I’d like to know the name of that book Melanie.
I imagine it probalby is easier to write in first person. I have heard many authors talk about changing voice – from first to third or vice versa – as they’ve been writing because they felt one or other wasn’t working. Those books are usually good – not that you always know that that’s been the case – because it’s usually clear that the voice is right. I like hearing authors talk about voice.
The book is called The Critical Tradition: Classic Texts and Contemporary Trends by David Richter. There are many editions; it looks like it’s been a go-to text since the 1980s. Based on when I took the class, my copy must by the 1999 edition.
Thanks Melanie.
Like Lisa I read Nigel’s book during my Covid isolation, but unlike Lisa I devoured it in 24hrs. It was just what I needed at that time – a gentle, heartfelt, thoughtful story with beautiful descriptions of the Monaro and love. Unfortunately due to Covid, it only got a minireview post from me, but I finished by saying that it “is a story about the small acts of bravery and love we incorporate into our lives every day”.

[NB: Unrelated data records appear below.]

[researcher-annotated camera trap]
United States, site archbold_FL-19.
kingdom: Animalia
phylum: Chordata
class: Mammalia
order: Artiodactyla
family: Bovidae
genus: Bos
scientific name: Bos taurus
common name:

Thank you for giving this story the review space it really deserves. I’m sure you made Nigel’s day 🙂
Oh Brona … did I miss your mini-review or just forget it? I’ll come read it. I’m so glad another of my blogging friends read and enjoyed it. I’m guessing that as a fellow road-trip enthusiast you loved the place descriptions like I did – in addition to the lovely warm-hearted and, as you say, thoughtful story.
It was really very mini & easy to miss. It deserved more but I just wasn’t up to it back then, so I’m so glad you did more to showcase this beautiful story.
Understand completely . COVID Was enervating, even for me who recovered very quickly. I read it during COVID too, but wrote the post from notes afterwards. But I have a bit more time than you, and got over COVID faster!